## Goal 1:
According to the Bitcoin mining discussion, how often do difficulty adjustments occur?
## Goal 2:
Continue the Bitcoin mining discussion, starting after its final sentence.

## Document excerpt:

You can buy 200 TH/s for life for about $75,000, and with this power you'd make an estimated $180,000 in a year (before fees).
I know turning that kind of profit can't be that easy
So what's the catch with this?
Thanks!
Difficulty. That's the catch. Your 200 Th/s might be good for today, but as more people begin mining and Bitcoin miners become more powerful, the difficulty in solving blocks will go up. That means your 200 TH/s will not produce the same amount of Bitcoin as it did when you paid for it. Diminishing returns over time is the fate every Bitcoin miner faces.
You calculated 180k per year, but that assumes the difficulty stays the same as it is today. That will not happen. In general the difficulty will only go up. There may be times when it drops briefly but those periods are never sustained for very long. Difficulty adjustments BTW occur every 2 weeks.
Here is a chart that shows difficulty increase over the last 9 months. As you can see, the difficulty is almost double what it was a year ago.

## Raw data:
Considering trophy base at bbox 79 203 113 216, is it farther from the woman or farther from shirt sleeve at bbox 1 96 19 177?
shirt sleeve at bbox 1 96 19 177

## Final answer 1:
Every 2 weeks.

## Final answer 2:
So the difference between buying hash power and buying physical miners, is that you will be able to resell your physical miners when the difficulty goes up. Buying hash power is fine but your betting on that level of hash power staying relevant forever (which it won't). If you have a physical miner, you can sell it and recoup some of the costs. That can then be put into buying a new more powerful miner. You don't have that option when you only buy hash power. Your only option is to buy more hash straight out of pocket. Reselling a physical miner essentially gives you a discount when you buy a new and improved one. But then again you also don't have to worry about things like electricity or finding a place to run your miners when you only buy hash power.